=== Belge Metni ===
┄┄┄┄┄┄┄┄┄┄

ABD Hegemonyasına Karşı Çözüm; Tek Ses Ve Direniş

GİRİŞ: 15.02.2025 15:05      GÜNCELLEME: 15.02.2025 15:05
Rasthaber -  Bölgenin özel bir tarihi konumu bulunmaktadır. Gelecekteki gelişmelerin çoğu, bölgedeki mevcut gelişmelerin nasıl gelişeceğine bağlıdır. ABD yönetimi merkezli Batı, defalarca başarısızlıklar yaşadıktan sonra yeniden bölgeye hâkim olma ve mevcut engelleri ortadan kaldırma arayışındadır. Düşman bu aşamada başarıya ulaşırsa, bu nispi bir başarı bile olsa, bölge ülkeleri ve bütün Müslümanlar için iş zor ve maliyetli olacaktır.

┄┄┄┄┄┄┄┄┄┄

=== Veri Bölümü ===

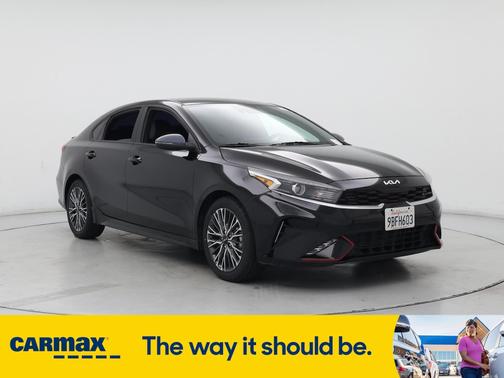 2022 Kia Forte GT-Line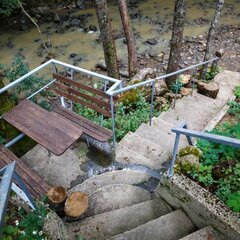 Отель Горный воздух, Гузерипль, Республика Адыгея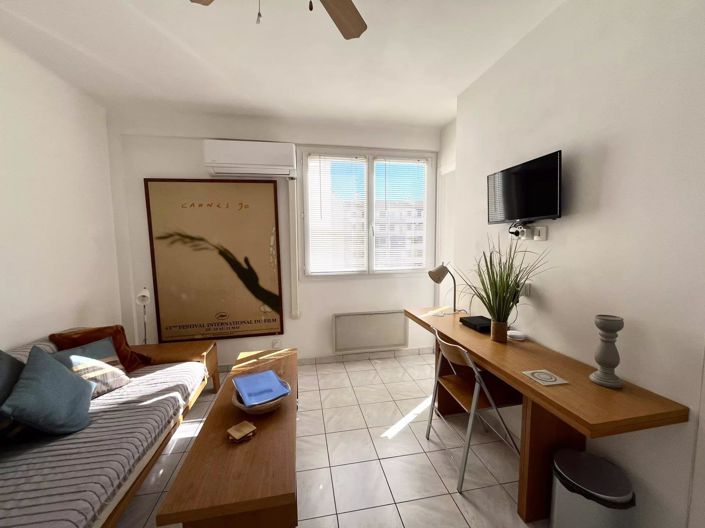 Image No.1-Appartement de 1 chambre à vendre à Cannes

┄┄┄┄┄┄┄┄┄┄

=== Görev 1 ===
Belge metninin ana paragrafında "bölge" sözcüğünün geçtiği bütün biçimleri, metindeki sıralarıyla yazın.
=== Görev 2 ===
Belge metninin "GİRİŞ: 15.02.2025 15:05" sözcüklerini içeren yerle açılıp "ve maliyetli olacaktır." ile kapanan bölümünü, hiçbir değişiklik yapmadan geri verin.

=== Görev Çözümü 1 ===
Bölgenin, bölgedeki, bölgeye, bölge

=== Görev Çözümü 2 ===
GİRİŞ: 15.02.2025 15:05      GÜNCELLEME: 15.02.2025 15:05
Rasthaber -  Bölgenin özel bir tarihi konumu bulunmaktadır. Gelecekteki gelişmelerin çoğu, bölgedeki mevcut gelişmelerin nasıl gelişeceğine bağlıdır. ABD yönetimi merkezli Batı, defalarca başarısızlıklar yaşadıktan sonra yeniden bölgeye hâkim olma ve mevcut engelleri ortadan kaldırma arayışındadır. Düşman bu aşamada başarıya ulaşırsa, bu nispi bir başarı bile olsa, bölge ülkeleri ve bütün Müslümanlar için iş zor ve maliyetli olacaktır.